The team has a few ideas rattling around in their brains. One has to do with generative AI – or AI that can produce content rather than just analyze it (think: ChatGPT).
“Maybe we could one day use generative AI to make predictions about how cells will look in the future, or under different conditions, rather than just how they look now,” postured Bianca. “Can we make an old cell look young, or a young cell look old? What would it look like if we treat it with a certain drug? AI could help us shift the same cell into different states. At this time, it’s a bit of a fantasy, but a few years ago we didn’t think ChatGPT would be possible, so we’ll see what the future brings.”

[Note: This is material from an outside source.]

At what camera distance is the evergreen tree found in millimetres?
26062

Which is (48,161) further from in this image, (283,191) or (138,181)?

New tools could also continue assisting with quality control and analysis.
“I’m working on an AI-powered algorithm that could potentially pinpoint reasons why some batches of cells don’t pass quality control checks, so that we can maybe catch that before it happens,” added Jeff.
“And with ScaleFEx, we’re now looking to expand it to many different cell types,” said Bianca. “The initial version was relevant mostly to fibroblasts [cells found in connective tissue]. We now want to adapt it to neurons, organoids [3D aggregates of tissue made from stem cells], and other cells we use here for research.”
What is your favorite part about your job and working with this team?
“Working so closely with biologists and people with different backgrounds is especially cool because I learn so many different things,” said Jeff. “It’s very interdisciplinary. And even just within this team, we have different strengths, and I learn a lot from Bianca as a mentor.”
“I think my favorite part is troubleshooting,” shared Neeloy. “Obviously it’s nice when something runs perfectly, but I think the fun part is when something goes wrong because then it usually becomes a team effort that requires a lot of brain power. Those road bumps are gratifying because that’s when I learn the most, and that’s how we level up and do better science.”
“We might be a small team, but we do very different things, and if you don’t know something, you can go learn about it and interact with so many different experts,” added Gabriel. “That’s very exciting.”
“I love my team,” said Bianca. “Everyone is so driven and passionate about what they do, and we work together very well to provide important insights for our scientists. We all value each other and make sure we’re supportive. I’m very proud of all of them!”